1) Quando la conoscenza si realizza attraverso il movimento del cerchio dell’identico, si rivela superiore
nella forma dell’intellezione e della scienza, poiché assume come proprio contenuto un oggetto
intelligibile e pienamente essente. 2) Quando la conoscenza si realizza attraverso il movimento del
cerchio del diverso, si rivela inferiore nella forma dell’opinione e della credenza, poiché assume come
proprio contenuto un oggetto sensibile in divenire.
La generazione del tempo
 Controllando l’ordine, il movimento e l’intelligenza del tutto, l’anima del mondo può realmente
eseguire il suo compito cosmologico, etico e teleologico, ovvero quello di assicurare la persistenza della
bellezza e del buon funzionamento del tutto.
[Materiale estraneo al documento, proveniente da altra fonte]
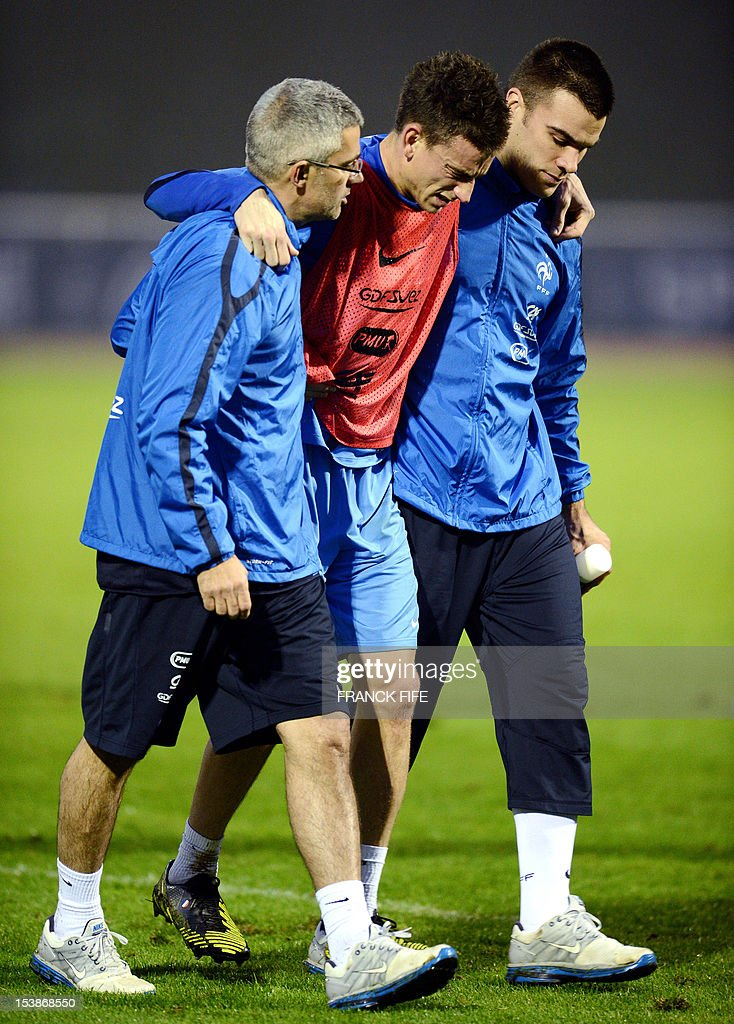 French national football team's defender Laurent Koscielny (C) is helped by a medical staff member during a training session in Clairefontaine-en-Yvelines, outside Paris, on October 10, 2012, two days ahead of the friendly football match France vs Japan. France will play its second World Cup Brazil 2014 qualifying match against Spain on october 16, 2012. AFP PHOTO / FRANCK FIFE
In questo contesto si pone nuovamente la questione del
discorso verosimile, giacché una volta ammesso il ruolo personale del demiurgo, sorge la difficoltà di
spiegare come sia possibile concepire una generazione dell’anima che per definizione stessa è eterna
ed ingenerata. L’universo nel suo insieme precede l’origine stessa del tempo, che è introdotto dal
demiurgo proprio per garantire una certa regolarità di movimento. Lo scarto, ovvero la radicale
separazione fra il modello intellegibile (le idee) e la copia sensibile (l’universo), spiega il perché sia
impossibile riprodurre, per l’artefice divino, una copia identica e dotata della stessa assoluta perfezione
dell’originale. Infatti, poiché il modello intellegibile è eterno e senza tempo, mentre la sua copia
sensibile ha avuto un principio ed è soggetta al tempo: la piena corrispondenza fra i due piani del reale
è impedita da una strutturale differenza ontologica. Proprio per ridurre tale differenza ontologica fra i
due piani del reale l’artefice introduce il tempo come “immagine mobile dell’eternità”, in modo da
riprodurre nella maniera più ordinata e fedele possibile, l’immobilità assoluta del modello. L’universo
sensibile è stato generato a immagine del modello eterno, della cui eternità rappresenta una copia
nella misura in cui, pur muovendosi e divenendo nel tempo, manifesta una certa stabilità e costanza. Il
tempo, infatti, non è un movimento confuso e casuale, ma è un movimento che procede secondo il
numero, ovvero secondo un ritmo regolare, armonico e invariabile. Tale differenza ontologica si riflette
immediatamente sul piano del discorso: ogni discorso umano, ovviamente, si svolge nella dimensione
temporale, stabilendo sempre un “prima” e un “poi” ovvero una successione e un ordine che ha un
principio e una fine. Dunque, come potrà esprimere adeguatamente la genesi dell’attività demiurgica di
produzione dell’universo che si colloca “prima” del tempo. Tutte le forme verbali implicano il passato-
presente-futuro e, quindi, non possono essere riferite alle realtà eterne, che sono invece caratterizzate
da un eterno presente.
Gli astri e l’astronomia
 Il Sole, la Luna e gli altri cinque pianeti “erranti”, in ragione del loro movimento a contribuiscono alla
distinzione e alla stessa conservazione del tempo. Infatti, i movimenti regolari che gli astri compiono
esprimono la struttura numerica, che rappresenta la trasposizione dell’ordine supremo dell’essere
eterno sul piano dell’universo sensibile soggetto al divenire temporale come “immagine mobile
dell’eternità”. La terra è situata al centro dell’universo a cui ruotano intorno la Luna, il Sole, le orbite di
Venere e Mercurio che ruotano in senso inverso al Sole. I pianeti, come l’intero universo, sono corpi
dotati di un’anima, la cui funzione è propriamente quella di tenerli insieme di unificarli e di animarli,
fornendo loro la vita e l’intelligenza necessarie a comprendere e ad eseguire il piano stabilito
dall’artefice. I pianeti ruotano, dunque, sullo stesso piano del cerchio del diverso (piano dell’eclittica)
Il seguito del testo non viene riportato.